Some of us too, perhaps, experienced a similar shock the first time we saw persons of a different race, nationality, culture, or class join our congregation. But enlightened by the Holy Spirit’s gospel-persuasion we too have had our shock transformed into a joyful surprise, the kind of joy that heaven experiences “over one sinner who repents” (Lk 15:7).

Given the good news of this text, that God’s promise of salvation through Jesus is for all people, regardless of race, nationality, culture, or class, it is obviously a mission text appropriate to Epiphany, the Gentile Christmas. Since the eternal salvation God supplied through Jesus is intended for all people, it is incumbent upon you and me to help spread that message to all people. That is the thrust of Ephesians 3:1–12.

But our text does more than demonstrate God’s grace for all people. It also shows God’s grace toward one person, Paul himself. “Although I am less than the least of all God’s people, this grace was given me: to preach to the Gentiles the unsearchable riches of Christ” (v. 8). Nothing false about Paul’s modesty. He is still painfully aware that he was once an enemy of Christianity, a persecutor of the church. To that sort of person God has given not only the gift of salvation through Christ but also the bonus gift of being a special missionary to the Gentiles. This is grace indeed—and Paul is thankful for it. Christ is the Savior for all sinners—and Christ is the Savior for the chief of sinners, as Paul once called himself (1 Tm 1:15).

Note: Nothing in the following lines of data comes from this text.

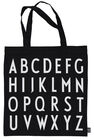 Design Letters Favourite ABC Kangaskassi, Black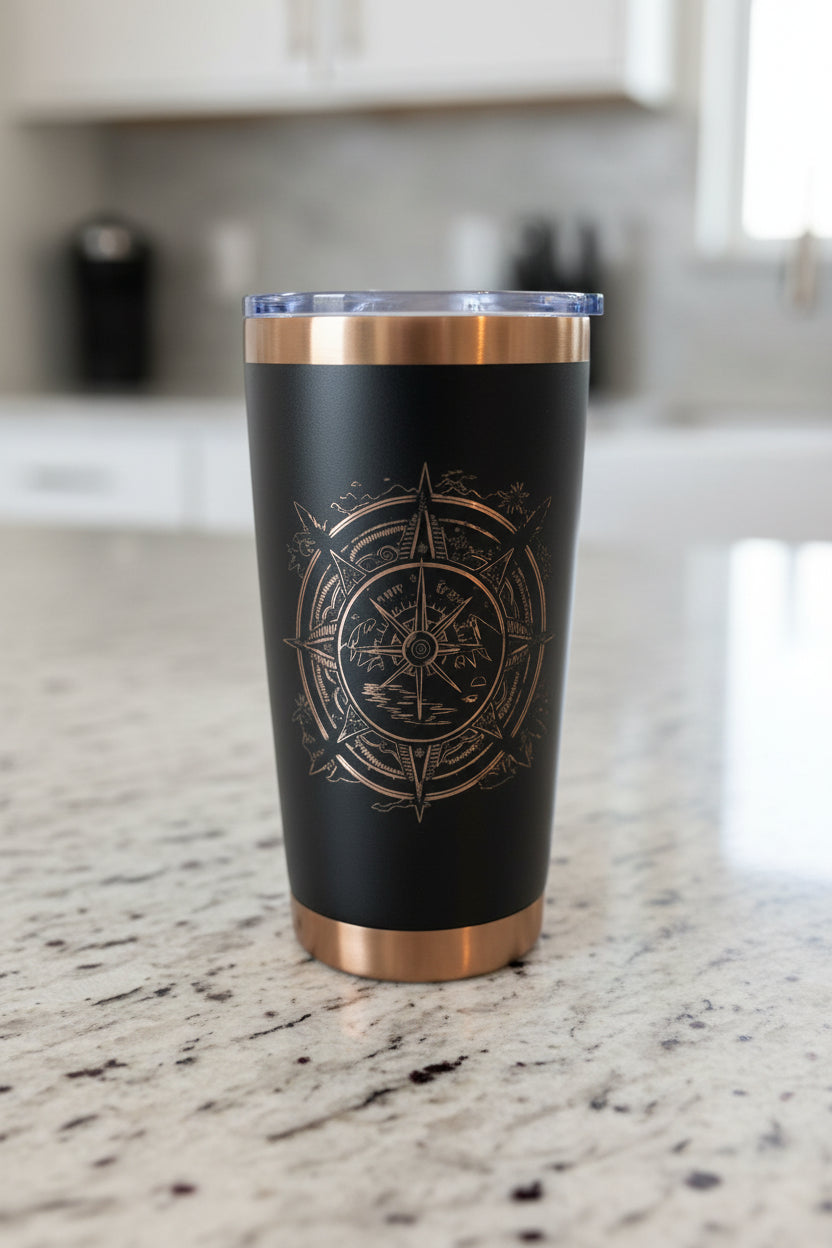 Pirate Adventure – 20oz Stainless Steel Travel Tumbler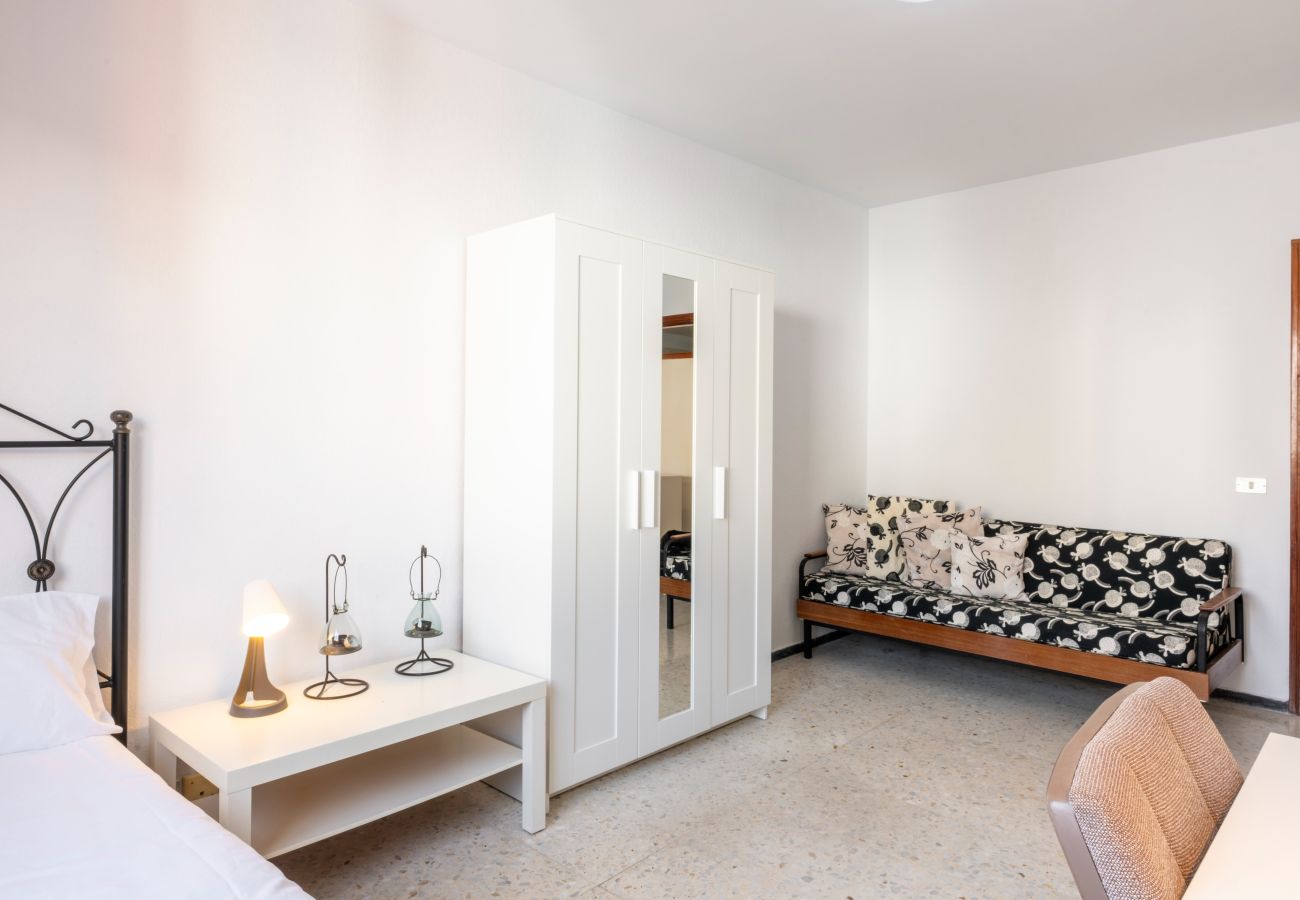 Ferienwohnung in Tenerife - Geräumige Wohnung im Zentrum von S/C de Tenerife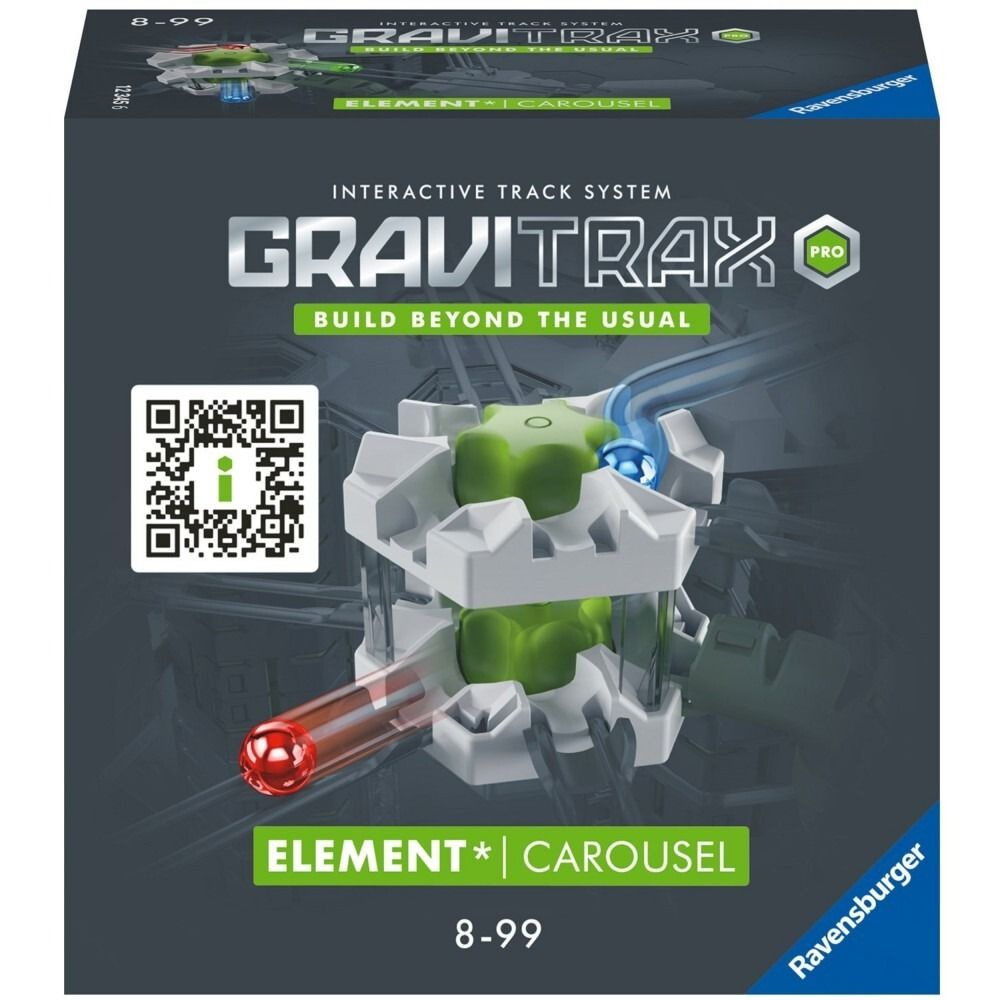 Дополнительный набор к конструктору Ravensburger GraviTrax PRO Карусель 22436 #1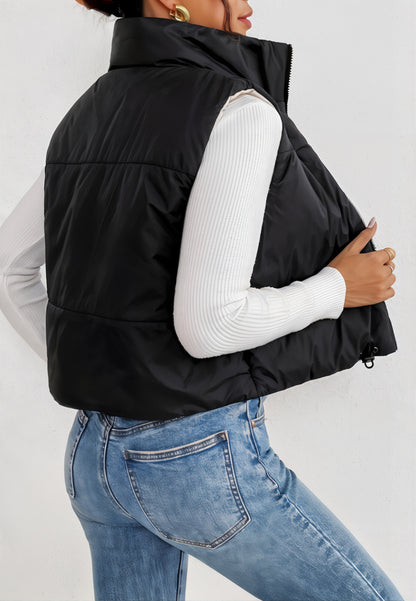 Veste sans manche femme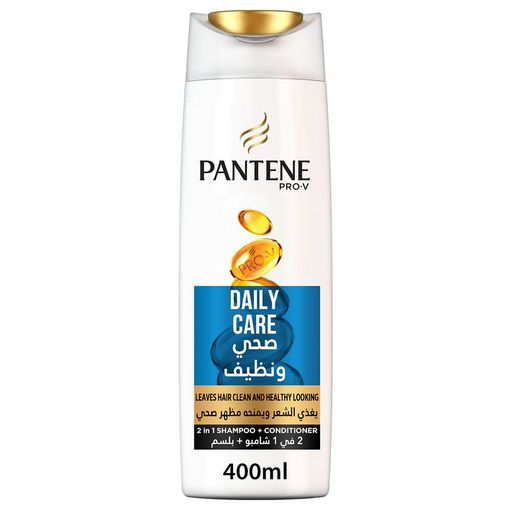 Pantene Pro-V Daily Care 2 IN 1 Shampoo Plus Conditioner (400 ml)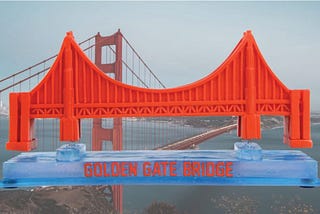 The Golden Gate Bridge Gets A Bobblehead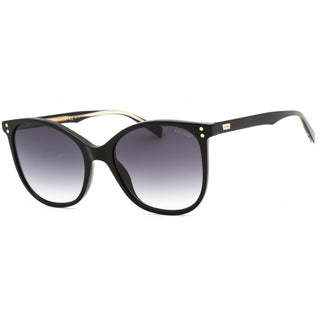 Levi's LV 5009/S Sunglasses Black / Grey Shaded Women's-AmbrogioShoes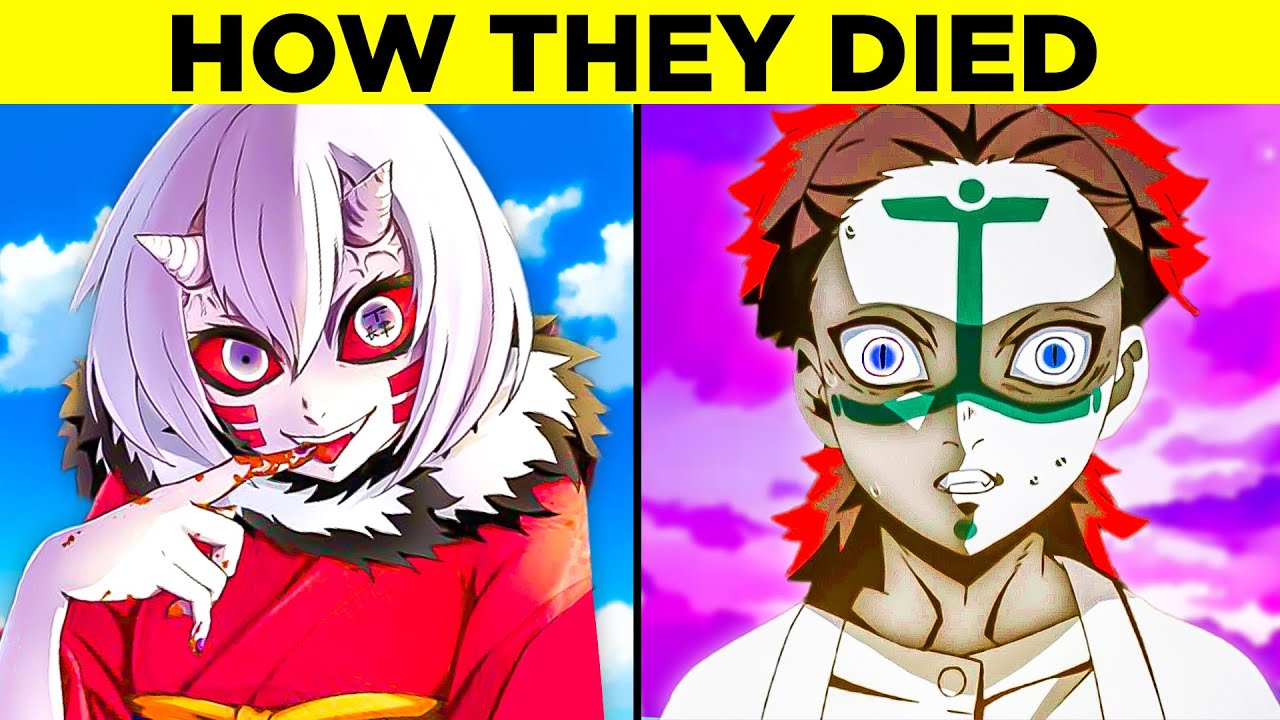 How Every Demon Moon Died in Demon Slayer (So Far)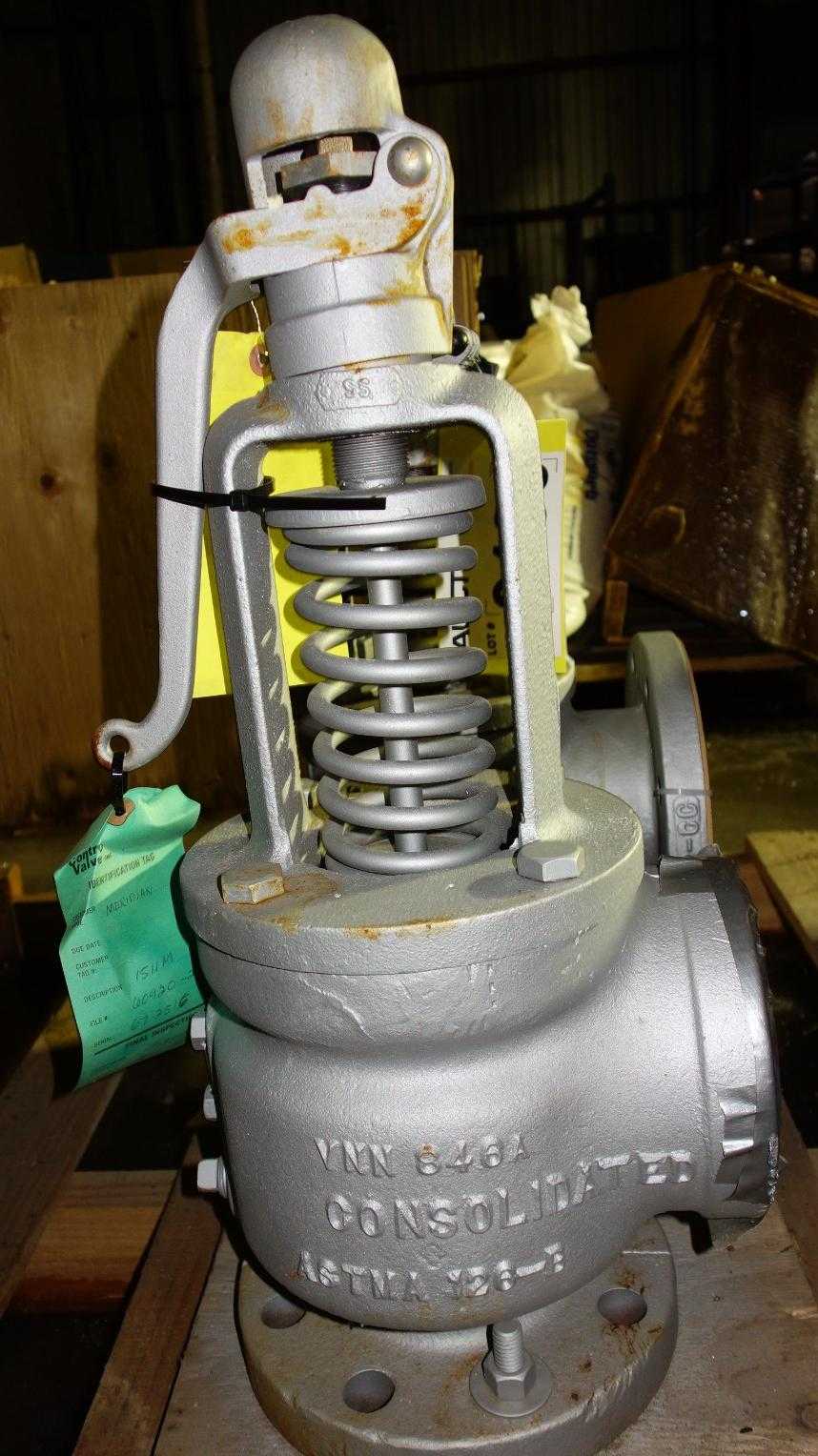 NEW CONSOLIDATED 1511M 3IN 30PSI STEEL PRESSURE RELIEF VALVE - RELIEF VALVE NEW CONSOLIDATED 1511M 3IN 30PSI STEEL PRESSURE RELIEF VALVE - RELIEF VALVE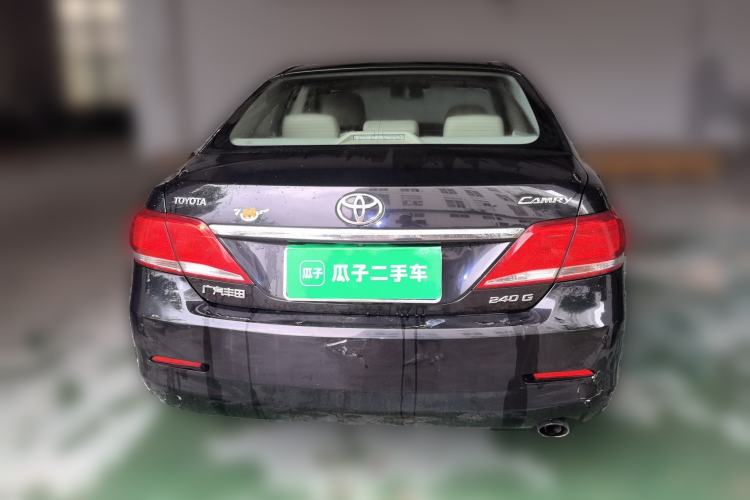 Used Toyota Camry 2011 240G Classic Anniversary Edition Rear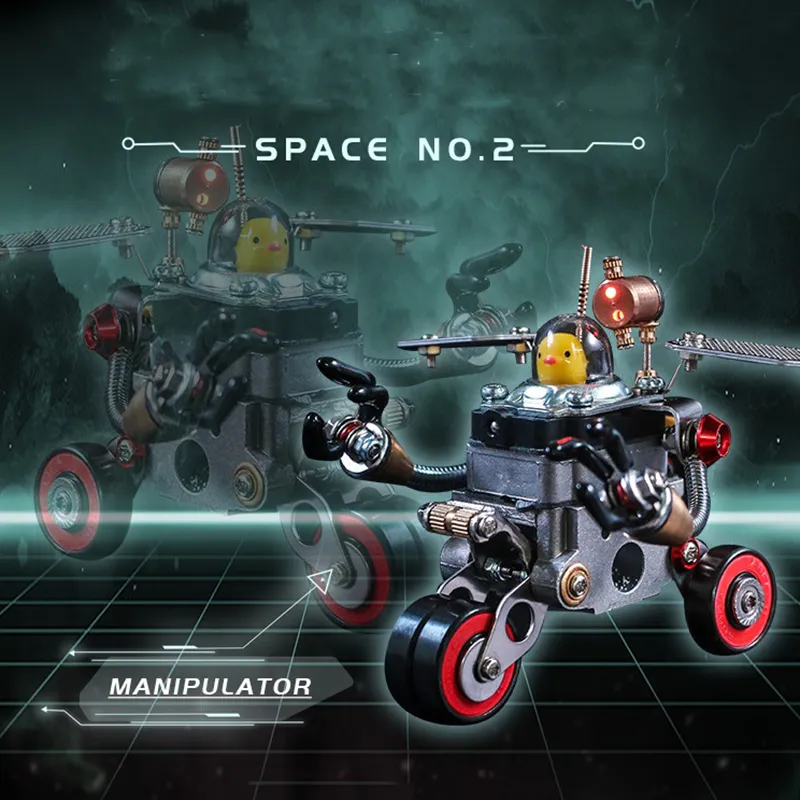 3D Metal Puzzles Series Return Navigator Series
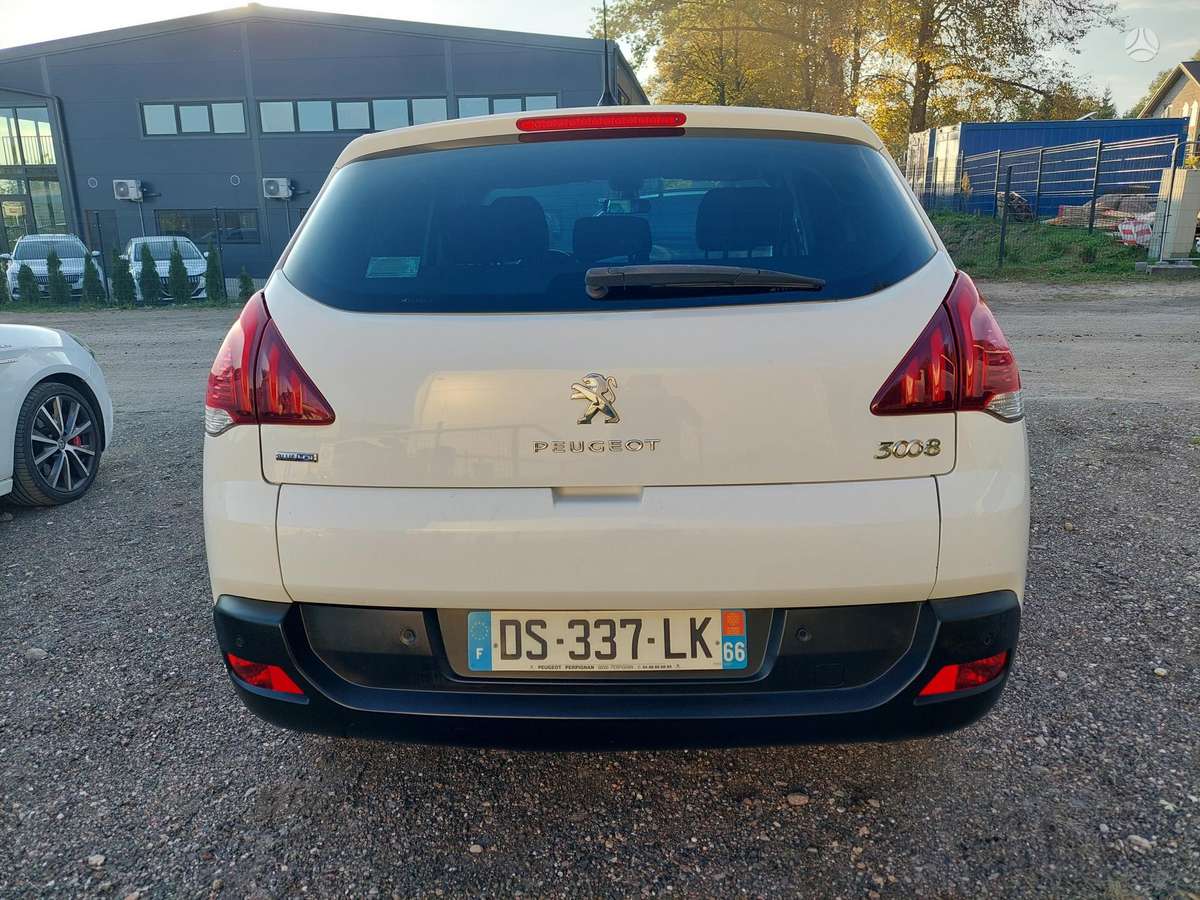 Peugeot 3008 2015 — photo 8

In addition to the emphases on God’s grace in Christ and on missions in our text, there are numerous other less-accented (but still definitely accented) truths in our text worthy of the preacher’s attention. Today’s reading is a veritable collection of important Christian doctrines, illustrative of “the unsearchable riches of Christ” mentioned in verse 8. An admittedly incomplete list follows:

  1. The holy ministry: its privileges and its responsibilities (vv. 2, 5, 7, 8, and 9).
  2. The church as the body of Christ (v. 6) and its function (v. 10).
  3. The gospel, its content (v. 6) and its power (v. 7).
  4. The eternity of God’s plan of salvation (vv. 9 and 11).
  5. The knowledge of God’s plan of salvation possible only through God’s revelation (vv. 3, 5, and 9), and not through human effort.
  6. The role of faith in accessing God (v. 12).
  7. That desire of the angels to know more about God’s plan for human salvation (mentioned in 1 Peter 1:12) fulfilled in verse 10.
  8. Even a reference to God as creator (v. 9).

Suggested Outline
The Good News of God’s Grace in Jesus Christ
  I. For all people, including Gentiles, etc.
    A. The shock of this message, then and now.
    B. The pleasant surprise of this message, then and now.
 II. For specific individuals too.
   A. God’s gift of salvation to Paul (and to you and me).
   B. God’s gift of ministry to Paul (and to you and me).

If the preacher opts to deal with some or more of the many doctrines this text contains, a possible sermon topic might be “The Unsearchable Riches of Christ” (v. 8), a topic developed by an integrated discussion of some of the doctrines listed above emphasizing Christ himself as the foremost of those “unseachable riches.”